To address it, medical professionals are now turning to wound dressings made from human amniotic membrane, a tissue found in the human placenta.
With this innovative approach to treating wounds, doctors are giving another option to patients whose wounds won’t heal using existing treatments. The method uses a substance that would otherwise end up discarded as medical waste following a birth.
“When you put membrane on the wound, the wound starts to heal faster,” said Dr. Dusko Ilic, a physician and stem cell science professor at King’s College London who specializes in regenerative medicine. In a new article, published Jan. 12 in the British Medical Bulletin journal, Ilic and his colleagues reviewed the use of medical products made from human amniotic membrane tissue to treatchronic wounds.
The human amniotic membrane is a thin, intricate protein mesh that covers the placenta as a fetus develops. When a pregnant woman’s “water breaks,” this is the protective layer that ruptures. Following birth, the membrane comes out of the woman’s body along with the rest of the placenta.
The membrane resembles a piece of standard cling wrap, but it is full of growth factors, stem cells and nutrition for embryo development. The cells are stripped away when the membrane is prepared for use as a wound covering, leaving behind the protein scaffold, which is rich in one protein called collagen. [5 Amazing Technologies That Are Revolutionizing Biotech]
“What actually helps the healing is that intricate network of the proteins,” Ilic said.
When wounds don’t heal
Diabetic ulcers affect 15 percent of people with diabetes during their lifetimes, and these wounds lead to more than 70,000 amputations annually, according to the Centers for Disease Control and Prevention.
The wounds develop because persistently high levels of blood sugar can damage nerves over time. This nerve damage, called neuropathy, interferes with the body’s normal protective mechanisms.

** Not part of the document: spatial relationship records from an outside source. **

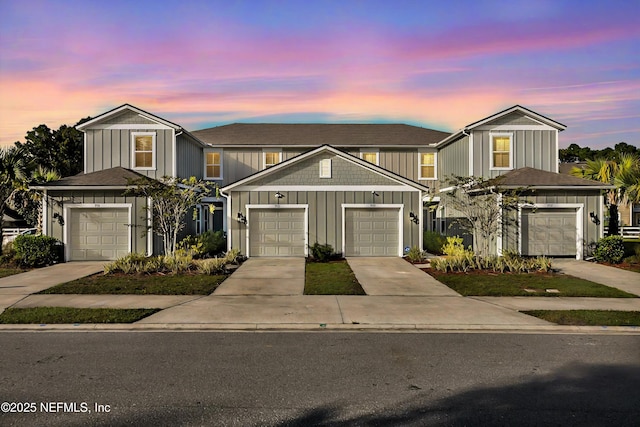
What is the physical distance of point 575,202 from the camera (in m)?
20.2

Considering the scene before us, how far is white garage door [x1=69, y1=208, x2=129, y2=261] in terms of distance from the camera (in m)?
19.8

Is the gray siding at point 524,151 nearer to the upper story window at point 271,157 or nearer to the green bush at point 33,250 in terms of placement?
the upper story window at point 271,157

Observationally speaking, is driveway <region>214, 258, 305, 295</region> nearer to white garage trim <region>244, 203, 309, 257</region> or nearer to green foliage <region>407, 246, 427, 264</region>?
white garage trim <region>244, 203, 309, 257</region>

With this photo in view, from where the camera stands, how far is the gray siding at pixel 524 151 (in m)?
23.3

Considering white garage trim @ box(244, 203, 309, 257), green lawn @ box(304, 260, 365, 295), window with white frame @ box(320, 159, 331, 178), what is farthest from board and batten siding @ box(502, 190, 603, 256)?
white garage trim @ box(244, 203, 309, 257)

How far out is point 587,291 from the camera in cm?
1277

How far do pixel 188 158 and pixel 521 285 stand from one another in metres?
17.9

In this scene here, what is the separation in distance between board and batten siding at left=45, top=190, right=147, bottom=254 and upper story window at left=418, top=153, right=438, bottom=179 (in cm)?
1653

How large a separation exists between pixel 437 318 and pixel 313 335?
2880 millimetres

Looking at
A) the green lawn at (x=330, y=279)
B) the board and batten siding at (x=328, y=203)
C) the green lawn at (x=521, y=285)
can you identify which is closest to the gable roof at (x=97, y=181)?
the board and batten siding at (x=328, y=203)

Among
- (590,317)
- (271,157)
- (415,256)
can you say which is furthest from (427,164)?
(590,317)

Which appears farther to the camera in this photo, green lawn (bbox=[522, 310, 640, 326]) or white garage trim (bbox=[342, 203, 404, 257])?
white garage trim (bbox=[342, 203, 404, 257])

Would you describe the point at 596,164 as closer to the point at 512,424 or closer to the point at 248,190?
the point at 248,190

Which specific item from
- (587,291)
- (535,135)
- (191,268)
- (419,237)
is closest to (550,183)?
(535,135)
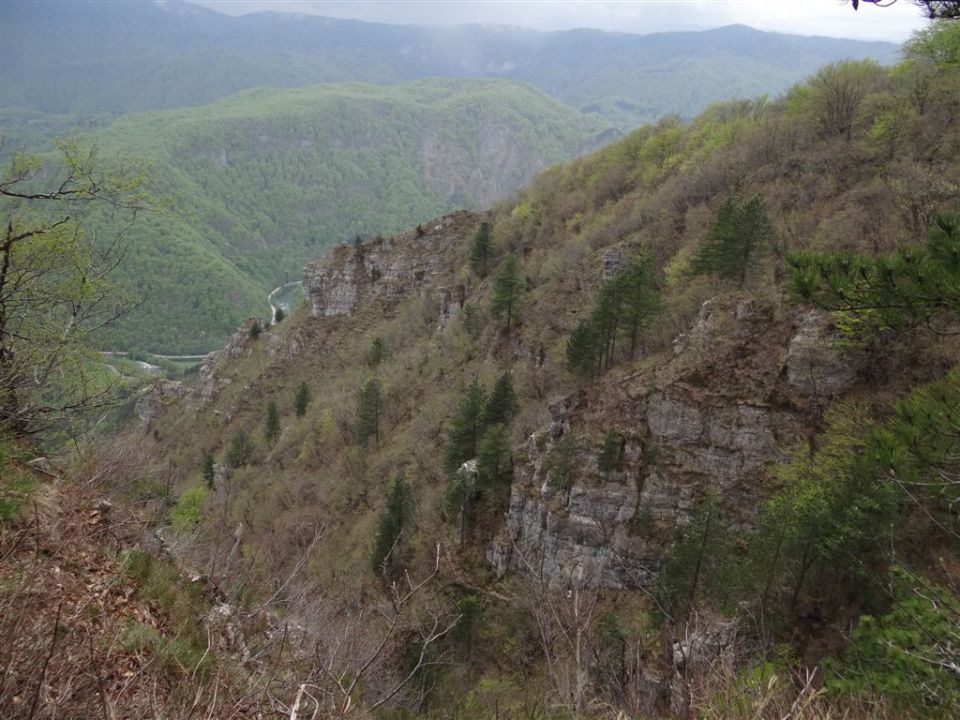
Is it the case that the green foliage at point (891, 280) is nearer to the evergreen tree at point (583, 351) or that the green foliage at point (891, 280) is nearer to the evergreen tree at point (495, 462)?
the evergreen tree at point (495, 462)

People with diabetes may not sense that they’re putting too much pressure on one part of a foot for long periods of time, producing painful sores. The disease can also dry out skin, leading to cuts on the foot a person with diabetes may not even feel. Poor blood circulation means broken skin takes longer to heal, increasing the risk of infection.
Although studies have shown that wounds heal significantly faster when amniotic membrane products are used, Ilic found that there are only two major companies in Europe that are making products that use the membrane. The number of manufacturers is larger in the United States, but dressings made from the membrane still aren’t commonly found in hospitals or clinics here.
“The wound-care community is relatively small,” said Chris Liscio, director of regenerative tissue products at Derma Sciences, a medium-sized company in Princeton, New Jersey, that makes amniotic membrane dressings. Most diabetic wounds are treated by primary care physicians, or sometimes emergency doctors, he added.